Arvind’s approach to these challenges has been to relentlessly focus on execution and quality. “We are still a small team, around 30 people. When you have fewer people, you can only do fewer things. So therefore you spend a lot of time thinking about what to do. And once you’ve decided, you just do it.”
This focus on doing a few things exceptionally well is a key part of Arvind’s startup philosophy. “The best strategy for startups is to focus on very few things, like literally even one thing, because there’s not much time. As a startup, you’re supposed to move fast, and as a startup you have very few shots at failure.”

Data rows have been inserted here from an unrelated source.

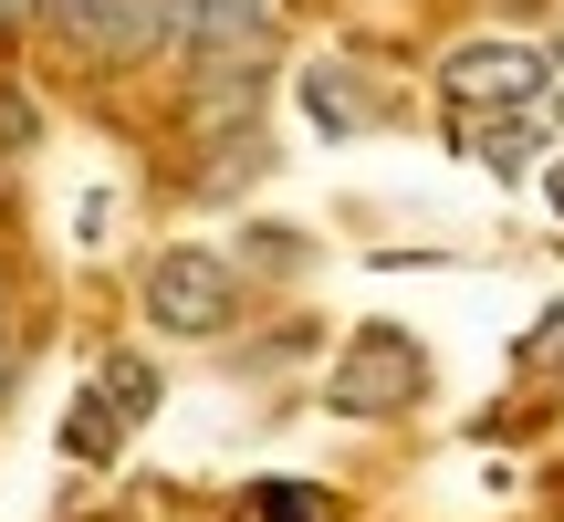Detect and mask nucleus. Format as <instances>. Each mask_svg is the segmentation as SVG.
<instances>
[{
  "mask_svg": "<svg viewBox=\"0 0 564 522\" xmlns=\"http://www.w3.org/2000/svg\"><path fill=\"white\" fill-rule=\"evenodd\" d=\"M554 74H564V42H554Z\"/></svg>",
  "mask_w": 564,
  "mask_h": 522,
  "instance_id": "13",
  "label": "nucleus"
},
{
  "mask_svg": "<svg viewBox=\"0 0 564 522\" xmlns=\"http://www.w3.org/2000/svg\"><path fill=\"white\" fill-rule=\"evenodd\" d=\"M147 314H158L167 335H220V324L241 314V293H230V272L209 251H158L147 261Z\"/></svg>",
  "mask_w": 564,
  "mask_h": 522,
  "instance_id": "2",
  "label": "nucleus"
},
{
  "mask_svg": "<svg viewBox=\"0 0 564 522\" xmlns=\"http://www.w3.org/2000/svg\"><path fill=\"white\" fill-rule=\"evenodd\" d=\"M251 522H324V512H314L303 481H262V491H251Z\"/></svg>",
  "mask_w": 564,
  "mask_h": 522,
  "instance_id": "9",
  "label": "nucleus"
},
{
  "mask_svg": "<svg viewBox=\"0 0 564 522\" xmlns=\"http://www.w3.org/2000/svg\"><path fill=\"white\" fill-rule=\"evenodd\" d=\"M419 345L398 335V324H366L356 345H345V366H335V387H324V398L345 407V418H387V407H408L419 398Z\"/></svg>",
  "mask_w": 564,
  "mask_h": 522,
  "instance_id": "1",
  "label": "nucleus"
},
{
  "mask_svg": "<svg viewBox=\"0 0 564 522\" xmlns=\"http://www.w3.org/2000/svg\"><path fill=\"white\" fill-rule=\"evenodd\" d=\"M544 188H554V209H564V167H554V178H544Z\"/></svg>",
  "mask_w": 564,
  "mask_h": 522,
  "instance_id": "12",
  "label": "nucleus"
},
{
  "mask_svg": "<svg viewBox=\"0 0 564 522\" xmlns=\"http://www.w3.org/2000/svg\"><path fill=\"white\" fill-rule=\"evenodd\" d=\"M303 116H314L324 137H356V126L377 116V95H366V84L345 74V63H314V74H303Z\"/></svg>",
  "mask_w": 564,
  "mask_h": 522,
  "instance_id": "7",
  "label": "nucleus"
},
{
  "mask_svg": "<svg viewBox=\"0 0 564 522\" xmlns=\"http://www.w3.org/2000/svg\"><path fill=\"white\" fill-rule=\"evenodd\" d=\"M21 11H42V0H0V21H21Z\"/></svg>",
  "mask_w": 564,
  "mask_h": 522,
  "instance_id": "11",
  "label": "nucleus"
},
{
  "mask_svg": "<svg viewBox=\"0 0 564 522\" xmlns=\"http://www.w3.org/2000/svg\"><path fill=\"white\" fill-rule=\"evenodd\" d=\"M449 105H523L533 84H544V63L523 53V42H460V53L440 63Z\"/></svg>",
  "mask_w": 564,
  "mask_h": 522,
  "instance_id": "3",
  "label": "nucleus"
},
{
  "mask_svg": "<svg viewBox=\"0 0 564 522\" xmlns=\"http://www.w3.org/2000/svg\"><path fill=\"white\" fill-rule=\"evenodd\" d=\"M116 439H126V407H116V387H84V407L74 418H63V449H74V460H116Z\"/></svg>",
  "mask_w": 564,
  "mask_h": 522,
  "instance_id": "8",
  "label": "nucleus"
},
{
  "mask_svg": "<svg viewBox=\"0 0 564 522\" xmlns=\"http://www.w3.org/2000/svg\"><path fill=\"white\" fill-rule=\"evenodd\" d=\"M460 146L491 167V178H523V167H533V126L512 116V105H491V116H481V105H460Z\"/></svg>",
  "mask_w": 564,
  "mask_h": 522,
  "instance_id": "6",
  "label": "nucleus"
},
{
  "mask_svg": "<svg viewBox=\"0 0 564 522\" xmlns=\"http://www.w3.org/2000/svg\"><path fill=\"white\" fill-rule=\"evenodd\" d=\"M523 366H564V303H554V314L523 335Z\"/></svg>",
  "mask_w": 564,
  "mask_h": 522,
  "instance_id": "10",
  "label": "nucleus"
},
{
  "mask_svg": "<svg viewBox=\"0 0 564 522\" xmlns=\"http://www.w3.org/2000/svg\"><path fill=\"white\" fill-rule=\"evenodd\" d=\"M188 42V0H116V32H105V63H147Z\"/></svg>",
  "mask_w": 564,
  "mask_h": 522,
  "instance_id": "5",
  "label": "nucleus"
},
{
  "mask_svg": "<svg viewBox=\"0 0 564 522\" xmlns=\"http://www.w3.org/2000/svg\"><path fill=\"white\" fill-rule=\"evenodd\" d=\"M554 126H564V95H554Z\"/></svg>",
  "mask_w": 564,
  "mask_h": 522,
  "instance_id": "14",
  "label": "nucleus"
},
{
  "mask_svg": "<svg viewBox=\"0 0 564 522\" xmlns=\"http://www.w3.org/2000/svg\"><path fill=\"white\" fill-rule=\"evenodd\" d=\"M262 42H272L262 0H188V42H178V53L199 63V74H209V63H262Z\"/></svg>",
  "mask_w": 564,
  "mask_h": 522,
  "instance_id": "4",
  "label": "nucleus"
}]
</instances>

Arvind’s passion for Perplexity is palpable. He describes waking up earlier and going to bed later, driven by a constant desire to improve the product and serve the company’s mission. “When the day ends, I always feel like there’s more stuff I could have done, so that’s actually a privilege. I also feel stress, but the opposite wouldn’t make me feel any fulfillment, honestly.”
It’s this relentless drive, combined with Arvind’s technical expertise and strategic focus, that has propelled Perplexity to such remarkable success in such a short time. As the company continues to grow and evolve, it’s clear that Arvind and his team are just getting started in their quest to revolutionize how we find and consume information online.